Discusiones en casa, peleas en clase, un día de cielo color ceniza... Simplemente tenía que zambullirse en la gua para olvidarse de todo eso. Era bastante buena nadadora y dominaba todos los estilos. Sus brazadas eran contundentes pero elegantes y su cuerpo se contorsionaba como el de una sirena. Lo que más le gustaba era bucear, pues se sentía protegida entre tanta agua. Sus extremidades eran largas, su tronco era fino y sus músculos eran duros y fuertes. Poseía un cuerpo fino, femenino y delicado, aunque escondía una gran fuerza y potencia en sus piernas de acero y en aquellos brazos que exploraban en aquel mar de cloro. Mientras buceaba, le gustaba ver cómo sus cabellos parecían todavía más lisos y sedosos bajo el agua, desprendiendo un brillo metálico. Se le antojaban como finas anguilas que se dejaban llevar por una corriente imaginaria que las impulsaba por el fondo de aquella piscina azul. También le gustaba detenerse en medio del rectángulo, también en el fondo, para hacerse un ovillo y observar cómo una capa de burbujas cubría sus rodillas y sus brazos. Después de cerrar los ojos unos instantes, miraría hacia arriba, desde donde el sol filtraba sus tímidos rayos de sol. Y así, entre burbujas y olor a cloro, ella se perdía en sus fantasías, imaginándose que recorría el mar buceando y se dejaba acariciar por peces de sedosas escamas y vivos colores.

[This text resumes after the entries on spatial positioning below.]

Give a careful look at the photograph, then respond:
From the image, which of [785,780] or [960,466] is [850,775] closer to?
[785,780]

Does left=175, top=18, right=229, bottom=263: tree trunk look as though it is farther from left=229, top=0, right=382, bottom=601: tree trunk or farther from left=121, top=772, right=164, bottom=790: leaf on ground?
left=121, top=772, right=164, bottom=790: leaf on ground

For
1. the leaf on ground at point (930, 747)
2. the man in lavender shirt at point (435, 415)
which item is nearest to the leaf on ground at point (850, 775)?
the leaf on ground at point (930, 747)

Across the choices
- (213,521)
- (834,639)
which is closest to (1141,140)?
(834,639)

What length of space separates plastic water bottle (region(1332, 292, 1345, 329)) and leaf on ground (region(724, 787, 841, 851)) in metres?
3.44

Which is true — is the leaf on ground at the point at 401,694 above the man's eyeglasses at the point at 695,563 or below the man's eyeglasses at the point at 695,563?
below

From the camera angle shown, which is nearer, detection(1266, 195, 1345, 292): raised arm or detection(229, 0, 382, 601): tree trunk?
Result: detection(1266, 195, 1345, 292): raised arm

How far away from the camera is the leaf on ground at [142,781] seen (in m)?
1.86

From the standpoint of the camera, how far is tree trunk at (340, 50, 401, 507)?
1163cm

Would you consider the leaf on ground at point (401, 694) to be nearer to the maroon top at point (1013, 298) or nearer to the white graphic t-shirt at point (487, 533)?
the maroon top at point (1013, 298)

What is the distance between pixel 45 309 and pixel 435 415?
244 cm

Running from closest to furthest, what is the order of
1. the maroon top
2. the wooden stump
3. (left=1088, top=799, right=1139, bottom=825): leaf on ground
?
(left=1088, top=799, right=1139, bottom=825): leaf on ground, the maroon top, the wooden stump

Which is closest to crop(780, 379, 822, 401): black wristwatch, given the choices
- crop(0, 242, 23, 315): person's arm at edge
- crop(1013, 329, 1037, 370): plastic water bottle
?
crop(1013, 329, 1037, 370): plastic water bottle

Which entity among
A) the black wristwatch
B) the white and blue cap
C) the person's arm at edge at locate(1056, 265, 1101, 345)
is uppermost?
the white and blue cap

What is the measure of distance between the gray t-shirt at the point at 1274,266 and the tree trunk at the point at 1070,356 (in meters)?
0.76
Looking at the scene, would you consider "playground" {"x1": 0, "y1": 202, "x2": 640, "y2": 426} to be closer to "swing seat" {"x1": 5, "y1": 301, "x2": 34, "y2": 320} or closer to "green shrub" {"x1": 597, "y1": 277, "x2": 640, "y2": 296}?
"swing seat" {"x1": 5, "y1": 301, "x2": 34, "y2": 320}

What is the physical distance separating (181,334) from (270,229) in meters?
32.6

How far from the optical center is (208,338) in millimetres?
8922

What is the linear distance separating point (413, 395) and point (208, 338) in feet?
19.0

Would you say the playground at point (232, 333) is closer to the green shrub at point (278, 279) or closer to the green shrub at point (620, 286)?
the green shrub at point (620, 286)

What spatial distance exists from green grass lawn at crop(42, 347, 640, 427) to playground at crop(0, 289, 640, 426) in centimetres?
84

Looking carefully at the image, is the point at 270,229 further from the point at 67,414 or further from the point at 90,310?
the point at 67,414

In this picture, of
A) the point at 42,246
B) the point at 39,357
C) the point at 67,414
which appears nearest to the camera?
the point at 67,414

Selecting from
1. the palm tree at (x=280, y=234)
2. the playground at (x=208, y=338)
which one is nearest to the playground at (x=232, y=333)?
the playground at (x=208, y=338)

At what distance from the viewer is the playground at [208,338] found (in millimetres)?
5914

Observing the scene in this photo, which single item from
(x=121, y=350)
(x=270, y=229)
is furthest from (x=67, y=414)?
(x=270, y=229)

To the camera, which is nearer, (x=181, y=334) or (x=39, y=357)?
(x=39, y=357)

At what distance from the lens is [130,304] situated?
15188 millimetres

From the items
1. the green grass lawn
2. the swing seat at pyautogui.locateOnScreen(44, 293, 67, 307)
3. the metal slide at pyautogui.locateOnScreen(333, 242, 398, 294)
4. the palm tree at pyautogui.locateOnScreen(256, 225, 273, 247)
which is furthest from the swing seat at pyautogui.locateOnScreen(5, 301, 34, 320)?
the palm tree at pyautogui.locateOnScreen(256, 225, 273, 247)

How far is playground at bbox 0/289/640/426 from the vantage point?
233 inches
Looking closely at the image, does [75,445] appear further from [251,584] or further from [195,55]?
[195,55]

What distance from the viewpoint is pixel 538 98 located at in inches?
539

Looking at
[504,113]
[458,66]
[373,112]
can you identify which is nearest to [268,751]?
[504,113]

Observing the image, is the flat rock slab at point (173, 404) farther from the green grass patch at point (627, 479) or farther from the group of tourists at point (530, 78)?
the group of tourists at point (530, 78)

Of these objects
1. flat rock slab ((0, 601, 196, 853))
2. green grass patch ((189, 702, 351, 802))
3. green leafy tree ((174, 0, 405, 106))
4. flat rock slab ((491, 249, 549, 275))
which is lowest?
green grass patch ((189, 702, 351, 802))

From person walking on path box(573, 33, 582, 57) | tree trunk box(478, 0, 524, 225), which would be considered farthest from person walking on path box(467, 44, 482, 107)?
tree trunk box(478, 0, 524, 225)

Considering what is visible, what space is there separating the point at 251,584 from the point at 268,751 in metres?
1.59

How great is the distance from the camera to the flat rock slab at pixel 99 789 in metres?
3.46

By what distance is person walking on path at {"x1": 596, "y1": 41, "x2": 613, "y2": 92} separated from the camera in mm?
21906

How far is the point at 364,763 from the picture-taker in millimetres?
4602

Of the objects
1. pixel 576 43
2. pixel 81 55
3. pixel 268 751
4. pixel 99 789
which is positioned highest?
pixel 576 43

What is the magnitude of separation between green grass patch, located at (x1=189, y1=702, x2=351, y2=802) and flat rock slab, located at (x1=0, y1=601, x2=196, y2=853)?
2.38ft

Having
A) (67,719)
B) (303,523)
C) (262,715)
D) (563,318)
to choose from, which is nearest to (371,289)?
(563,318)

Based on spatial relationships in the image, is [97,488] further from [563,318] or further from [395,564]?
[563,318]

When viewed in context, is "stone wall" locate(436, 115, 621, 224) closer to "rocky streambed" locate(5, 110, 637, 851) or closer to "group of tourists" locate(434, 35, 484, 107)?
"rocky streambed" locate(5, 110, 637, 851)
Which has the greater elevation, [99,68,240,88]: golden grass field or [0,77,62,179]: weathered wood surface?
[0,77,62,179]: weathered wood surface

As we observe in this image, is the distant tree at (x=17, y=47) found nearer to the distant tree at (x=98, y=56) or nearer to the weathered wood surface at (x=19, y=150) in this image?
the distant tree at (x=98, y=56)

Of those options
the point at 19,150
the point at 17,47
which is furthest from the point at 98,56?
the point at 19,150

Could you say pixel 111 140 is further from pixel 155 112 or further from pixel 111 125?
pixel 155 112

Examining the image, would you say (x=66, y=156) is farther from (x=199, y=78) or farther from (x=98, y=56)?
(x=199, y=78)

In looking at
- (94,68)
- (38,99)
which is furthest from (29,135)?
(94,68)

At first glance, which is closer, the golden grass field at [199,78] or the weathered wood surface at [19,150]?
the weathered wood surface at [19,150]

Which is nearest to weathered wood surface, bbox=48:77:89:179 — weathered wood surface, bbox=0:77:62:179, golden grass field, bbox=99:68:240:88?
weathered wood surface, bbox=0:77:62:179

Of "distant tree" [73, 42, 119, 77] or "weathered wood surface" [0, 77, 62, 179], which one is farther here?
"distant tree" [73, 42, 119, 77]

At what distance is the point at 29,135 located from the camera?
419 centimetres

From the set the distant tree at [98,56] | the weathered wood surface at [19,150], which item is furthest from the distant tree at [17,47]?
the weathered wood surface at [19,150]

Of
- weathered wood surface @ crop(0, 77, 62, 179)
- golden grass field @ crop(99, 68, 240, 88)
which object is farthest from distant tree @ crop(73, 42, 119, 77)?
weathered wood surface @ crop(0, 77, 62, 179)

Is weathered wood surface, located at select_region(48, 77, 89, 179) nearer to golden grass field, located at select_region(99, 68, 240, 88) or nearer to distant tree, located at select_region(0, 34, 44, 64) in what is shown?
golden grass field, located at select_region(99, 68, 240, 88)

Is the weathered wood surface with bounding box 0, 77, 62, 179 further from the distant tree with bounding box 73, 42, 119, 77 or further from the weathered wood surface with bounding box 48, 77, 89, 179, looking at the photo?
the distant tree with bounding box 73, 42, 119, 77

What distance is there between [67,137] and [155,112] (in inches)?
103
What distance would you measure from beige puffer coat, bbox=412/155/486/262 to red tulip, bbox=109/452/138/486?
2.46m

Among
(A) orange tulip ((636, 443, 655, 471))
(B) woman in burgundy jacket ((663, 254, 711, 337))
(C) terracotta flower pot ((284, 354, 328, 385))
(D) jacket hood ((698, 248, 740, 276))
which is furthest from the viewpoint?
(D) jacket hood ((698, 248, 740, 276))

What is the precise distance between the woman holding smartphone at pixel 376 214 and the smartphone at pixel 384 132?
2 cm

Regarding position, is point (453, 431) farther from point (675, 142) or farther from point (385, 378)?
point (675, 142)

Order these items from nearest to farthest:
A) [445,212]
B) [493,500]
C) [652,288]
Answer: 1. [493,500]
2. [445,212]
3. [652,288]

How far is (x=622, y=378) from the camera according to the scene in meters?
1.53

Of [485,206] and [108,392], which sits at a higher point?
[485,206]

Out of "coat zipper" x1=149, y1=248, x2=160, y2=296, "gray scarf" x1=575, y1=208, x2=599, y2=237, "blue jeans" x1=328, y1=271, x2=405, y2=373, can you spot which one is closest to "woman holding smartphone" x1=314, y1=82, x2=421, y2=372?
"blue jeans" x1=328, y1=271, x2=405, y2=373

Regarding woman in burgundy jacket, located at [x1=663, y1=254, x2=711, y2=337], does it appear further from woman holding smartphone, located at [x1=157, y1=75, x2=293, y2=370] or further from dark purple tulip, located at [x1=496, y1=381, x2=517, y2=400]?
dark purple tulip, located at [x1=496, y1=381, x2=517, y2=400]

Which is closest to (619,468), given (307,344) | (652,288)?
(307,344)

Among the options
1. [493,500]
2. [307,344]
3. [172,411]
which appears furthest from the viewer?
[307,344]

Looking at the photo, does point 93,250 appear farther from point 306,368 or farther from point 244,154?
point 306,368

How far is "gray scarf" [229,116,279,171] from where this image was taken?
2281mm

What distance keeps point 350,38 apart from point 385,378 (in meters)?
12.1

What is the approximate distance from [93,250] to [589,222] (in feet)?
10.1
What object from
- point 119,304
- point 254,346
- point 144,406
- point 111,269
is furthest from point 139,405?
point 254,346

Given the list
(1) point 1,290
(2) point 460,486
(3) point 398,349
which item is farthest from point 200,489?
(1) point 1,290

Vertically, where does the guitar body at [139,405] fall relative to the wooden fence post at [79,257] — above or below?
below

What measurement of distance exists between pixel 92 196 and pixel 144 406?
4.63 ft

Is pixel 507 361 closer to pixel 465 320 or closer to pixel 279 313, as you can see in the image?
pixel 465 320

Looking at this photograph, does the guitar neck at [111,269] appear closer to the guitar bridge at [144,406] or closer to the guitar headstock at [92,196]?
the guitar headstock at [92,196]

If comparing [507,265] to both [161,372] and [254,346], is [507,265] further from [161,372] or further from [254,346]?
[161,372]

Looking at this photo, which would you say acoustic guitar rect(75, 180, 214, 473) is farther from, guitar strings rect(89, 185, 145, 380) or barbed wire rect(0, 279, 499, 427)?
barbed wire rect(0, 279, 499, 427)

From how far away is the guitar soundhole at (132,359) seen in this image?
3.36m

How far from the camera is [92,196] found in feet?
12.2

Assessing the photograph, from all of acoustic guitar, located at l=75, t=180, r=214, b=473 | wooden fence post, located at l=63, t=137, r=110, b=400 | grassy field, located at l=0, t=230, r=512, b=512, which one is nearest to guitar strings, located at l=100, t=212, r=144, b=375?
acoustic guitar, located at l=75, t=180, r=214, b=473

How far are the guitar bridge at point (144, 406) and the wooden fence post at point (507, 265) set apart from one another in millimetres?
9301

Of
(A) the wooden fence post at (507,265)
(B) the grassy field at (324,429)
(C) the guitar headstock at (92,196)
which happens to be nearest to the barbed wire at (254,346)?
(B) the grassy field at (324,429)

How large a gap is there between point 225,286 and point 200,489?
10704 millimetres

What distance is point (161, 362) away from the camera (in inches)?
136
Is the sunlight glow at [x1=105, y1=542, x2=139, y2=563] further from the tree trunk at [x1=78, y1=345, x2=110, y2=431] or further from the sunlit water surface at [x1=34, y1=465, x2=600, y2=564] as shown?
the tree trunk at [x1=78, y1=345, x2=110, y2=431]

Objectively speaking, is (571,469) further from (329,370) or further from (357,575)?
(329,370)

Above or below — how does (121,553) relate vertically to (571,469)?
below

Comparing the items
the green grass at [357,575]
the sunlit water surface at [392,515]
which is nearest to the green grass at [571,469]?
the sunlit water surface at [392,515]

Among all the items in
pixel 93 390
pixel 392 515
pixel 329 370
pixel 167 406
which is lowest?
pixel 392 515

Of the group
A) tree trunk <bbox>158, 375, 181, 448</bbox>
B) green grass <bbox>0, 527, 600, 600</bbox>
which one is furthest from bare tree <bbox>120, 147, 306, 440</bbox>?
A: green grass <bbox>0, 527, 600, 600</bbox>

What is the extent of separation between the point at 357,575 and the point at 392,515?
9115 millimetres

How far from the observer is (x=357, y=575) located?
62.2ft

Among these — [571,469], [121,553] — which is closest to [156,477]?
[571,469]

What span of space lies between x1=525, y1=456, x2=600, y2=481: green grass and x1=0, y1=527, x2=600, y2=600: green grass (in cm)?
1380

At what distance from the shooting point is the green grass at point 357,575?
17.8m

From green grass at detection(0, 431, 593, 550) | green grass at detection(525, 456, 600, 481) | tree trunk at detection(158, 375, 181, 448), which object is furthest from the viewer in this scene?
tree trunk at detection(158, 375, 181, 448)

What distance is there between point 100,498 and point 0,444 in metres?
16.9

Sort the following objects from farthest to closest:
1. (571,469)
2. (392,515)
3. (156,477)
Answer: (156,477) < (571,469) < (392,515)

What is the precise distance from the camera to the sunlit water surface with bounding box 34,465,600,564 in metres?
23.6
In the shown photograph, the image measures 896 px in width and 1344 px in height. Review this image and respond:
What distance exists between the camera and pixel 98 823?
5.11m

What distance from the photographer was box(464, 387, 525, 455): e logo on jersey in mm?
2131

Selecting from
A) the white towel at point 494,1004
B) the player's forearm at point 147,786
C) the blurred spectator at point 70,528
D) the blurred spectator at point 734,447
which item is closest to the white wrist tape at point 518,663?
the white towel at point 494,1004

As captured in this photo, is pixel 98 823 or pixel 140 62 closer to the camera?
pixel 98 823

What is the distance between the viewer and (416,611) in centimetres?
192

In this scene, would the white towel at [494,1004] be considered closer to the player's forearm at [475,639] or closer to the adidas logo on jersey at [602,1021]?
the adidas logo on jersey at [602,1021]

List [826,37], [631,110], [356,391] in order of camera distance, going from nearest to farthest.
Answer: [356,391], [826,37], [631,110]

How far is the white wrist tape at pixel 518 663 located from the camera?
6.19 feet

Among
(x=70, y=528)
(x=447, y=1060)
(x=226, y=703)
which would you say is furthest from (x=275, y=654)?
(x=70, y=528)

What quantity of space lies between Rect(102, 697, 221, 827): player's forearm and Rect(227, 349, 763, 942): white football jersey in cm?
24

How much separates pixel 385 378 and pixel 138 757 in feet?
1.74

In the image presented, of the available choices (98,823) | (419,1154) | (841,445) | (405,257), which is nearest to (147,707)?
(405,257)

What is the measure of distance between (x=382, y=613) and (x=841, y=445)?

Pero aquel día, todo fue diferente. Cuando llegó a la otra "orilla" de la piscina tras hacerse un par de largos en estilo mariposa, sus manos buscaron casi con deseo el borde de la piscina. Estaba exhausta, le costaba respirar y su visión estaba nublada. Con casi todo su cuerpo sumergido, apoyó su mejilla derecha sobre el bordillo de piedra, cerrando los ojos y dejando que la respiración se acompasara. Sentía que su corazón latía desbocado y que su pecho estaba a punto de estallar de un momento a otro. Tal era su cansancio y sus divagaciones en otros pensamientos lejanos, que no se percató de una nueva presencia. No fue hasta que levantó ligeramente la vista y se encontró con unas Converse muy nuevas y cuidadas. Y tras recorrer con la mirada los elegantes vaqueros negros y el sencillo polo de algodón,llegó a su cara. Era el rostro más bello que había visto jamás. Su nariz era grande y recta, diviedindo la cara en dos partes prácticamente simétricas. Su mandíbula era cuadrada y varonil, y sus labios gruesos pero discretos. Su piel era suave y nada grasienta y sus manos eran grandes y bonitas. Sus espesas cejas estaban perfectamente delineadas y cuidadas, y cubrían cual tejadillo unos ojos grandes y color verde oliva. Por último, su cabello no era demasiado corto, y lucía un castaño claro muy acorde con su suavidad. Y así, con la boca abierta, la melena empapada y los ojos enrojecidos por el cloro, ella sonrió y decidió hacer algo: era la primera vez que saldría a la superficie con seguridad, firmeza y, sobre todo, sin reparo a mostrar sus sentimientos.
Y es que no todos los días nos visita el amor. Y menos en una piscina de un viejo polideportivo de un pequeño barrio.